==== Task material ====

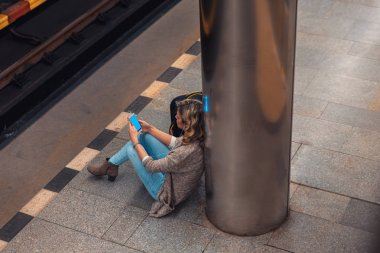 young blonde woman sitting and listening to music while waiting for subway at station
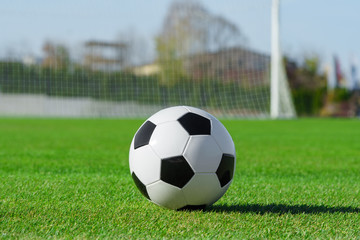 Classic soccer ball lies on the bright green grass on the football field against the background of the stands for fans and the football goal at a sports stadium close-up in a large sports center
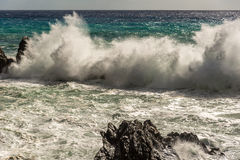 Rocks in rough sea Stock Photography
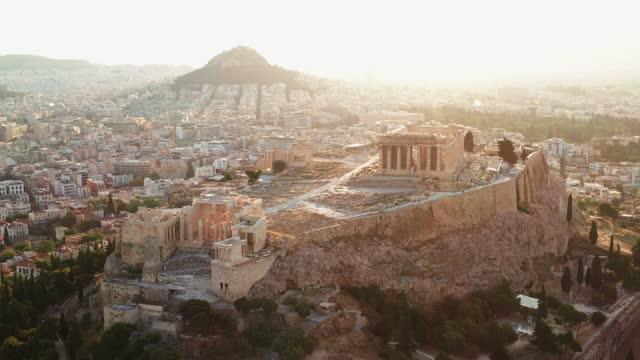 akropol miasta aten partenon, symbol starożytnej grecji, z lotu ptaka slajdów z drona na panoramę budynków mieszkalnych o wschodzie słońca latem. światła słońce, flara obiektywu. światowego dziedzictwa unesco. historia - attyka grecja filmów i materiałów b-roll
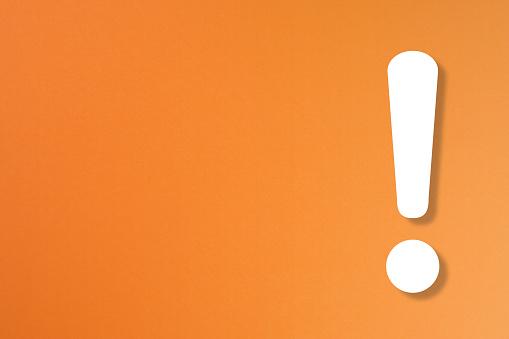 istock Exclamation mark on orange background 1171127138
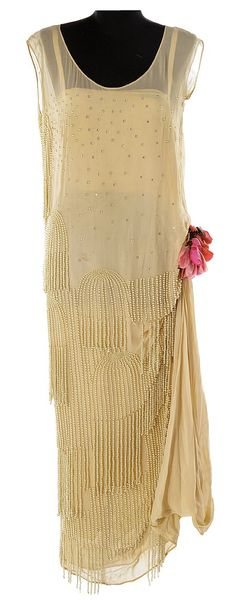 """~Marion Davies beige flapper dress from an unidentified production. (ca. 1930) Beige chiffon flapper dress sprinkled with rhinestones along top which represent raindrops and umbrellas of faux pearls on the bottom half with silk under slip and faux red and pink flowers at hip. Black United Costumers label handwritten, """"Marion Davies""""~"""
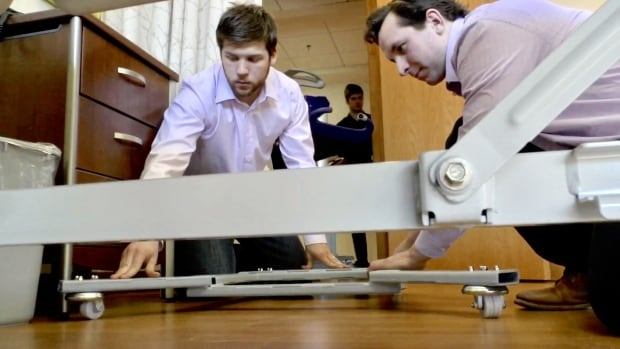 UPEI engineering students show that their prototype will allow mobile stretchers to be moved closer to a patient's bed.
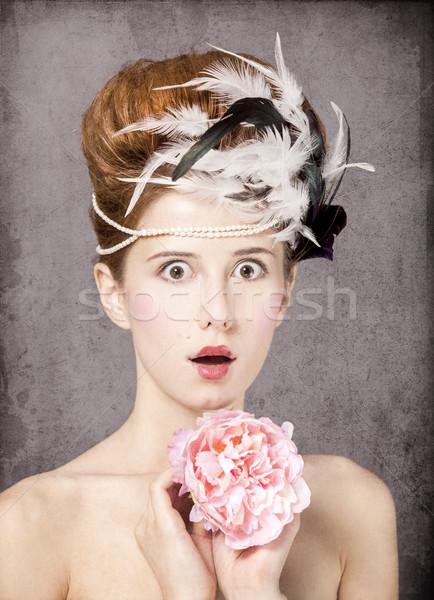 Meglepődött vörös hajú nő lány hajstílus virág klasszikus Stock fotó © Massonforstock
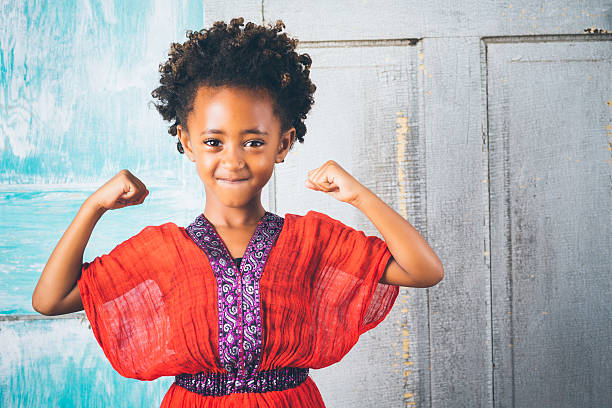 Beautiful young Ethiopian girl in traditional clothing, showing strength stock photo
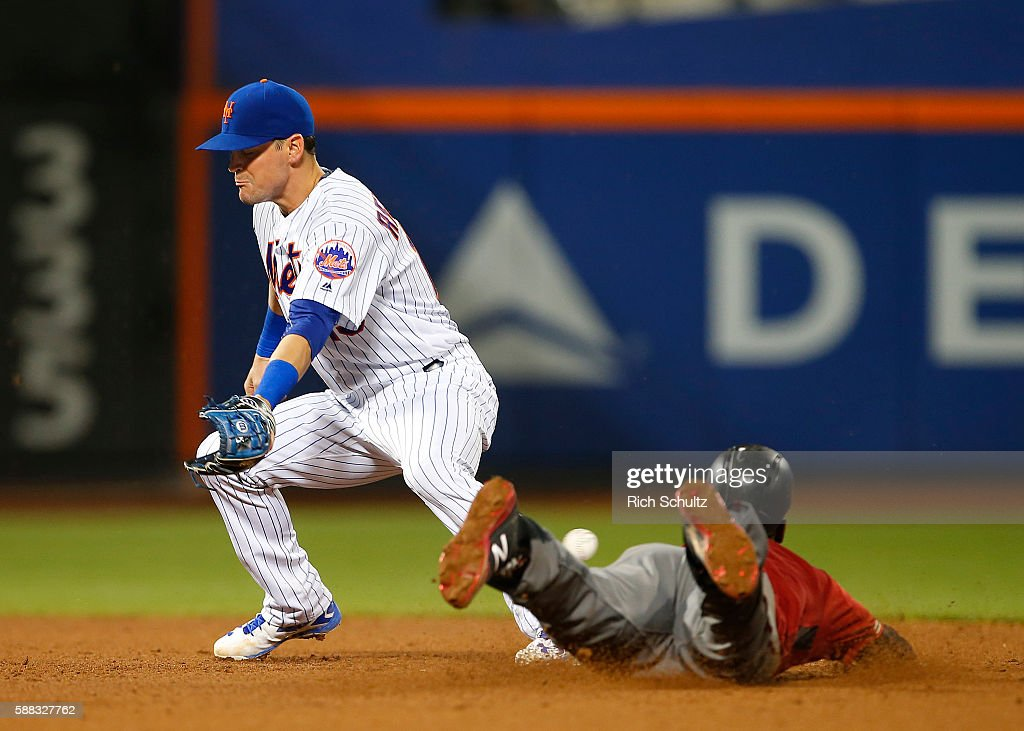 Jean Segura #2 of the Arizona Diamondbacks steals second base as shortstop Matt Reynolds #15 of New York Mets can't handle the throw in the fifth inning during a game at Citi Field on August 10, 2016 in the Flushing neighborhood of the Queens borough of New York City.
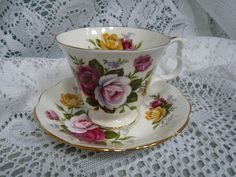 Vintage Royal Albert Cup and Saucer Circa 1960s to 1970s Yellow Red Pink Roses by TeacupsNMore on Etsy https://www.etsy.com/ca/listing/193032926/vintage-royal-albert-cup-and-saucer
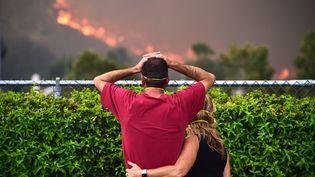 Un couple regarde les flammes se rapprocher de leur maison, le 9 août 2018 à Lake Elsinore (Etats-Unis). (ROBYN BECK / AFP)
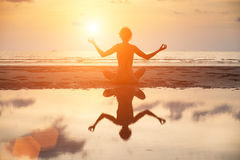 Yoga woman sitting in lotus pose on the beach during sunset Royalty Free Stock Photography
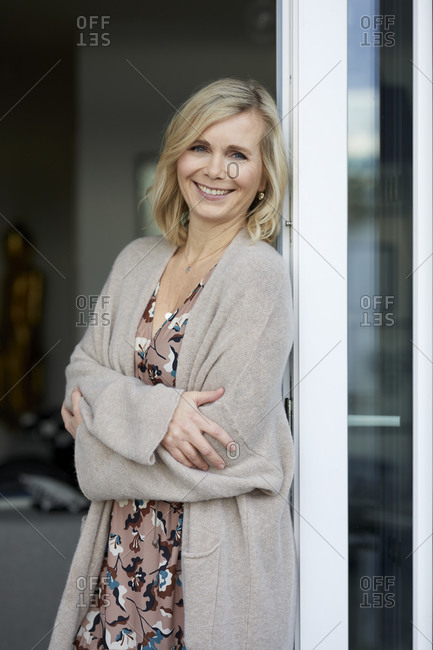 Portrait of smiling blond woman leaning against balcony door at home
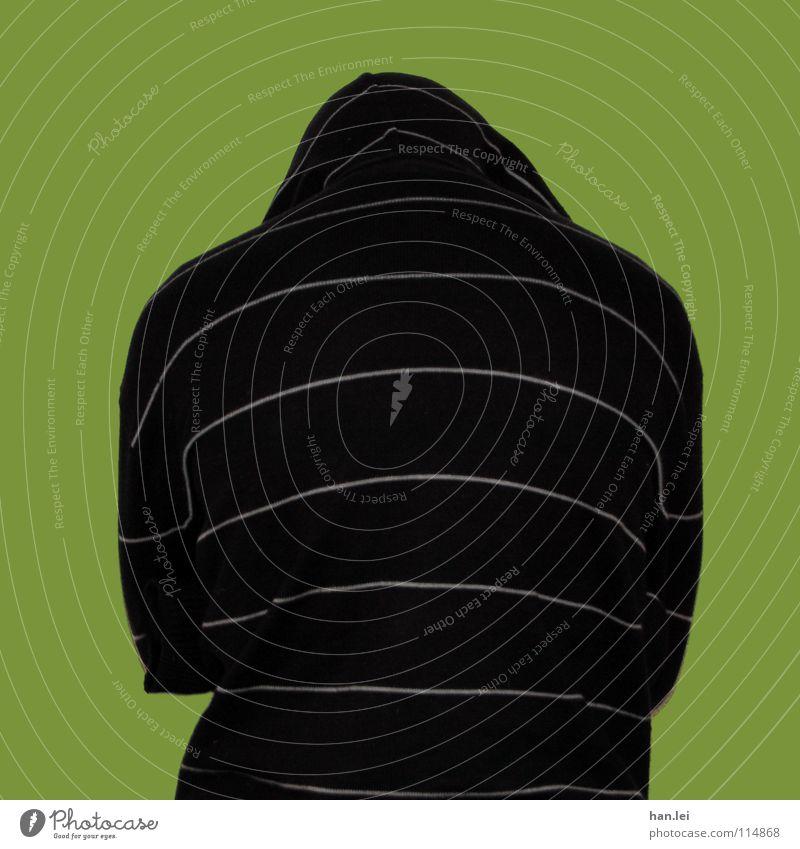 Auch ein Rücken... Mensch Pullover Mütze drehen hängen grün Schwäche Wand lassen fremd unerkannt self Kapuze rückwärts nicht anonym Farbfoto Blick nach unten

====

## Your task
Exactly the lines above, from the one containing "Davies beige flapper" down to the one containing "Beautiful young Ethiopian", are to be repeated, including both ends. Pictures are not part of the copy.

## Written response
 """~Marion Davies beige flapper dress from an unidentified production. (ca. 1930) Beige chiffon flapper dress sprinkled with rhinestones along top which represent raindrops and umbrellas of faux pearls on the bottom half with silk under slip and faux red and pink flowers at hip. Black United Costumers label handwritten, """"Marion Davies""""~"""
 UPEI engineering students show that their prototype will allow mobile stretchers to be moved closer to a patient's bed.
 Meglepődött vörös hajú nő lány hajstílus virág klasszikus Stock fotó © Massonforstock
 Beautiful young Ethiopian girl in traditional clothing, showing strength stock photo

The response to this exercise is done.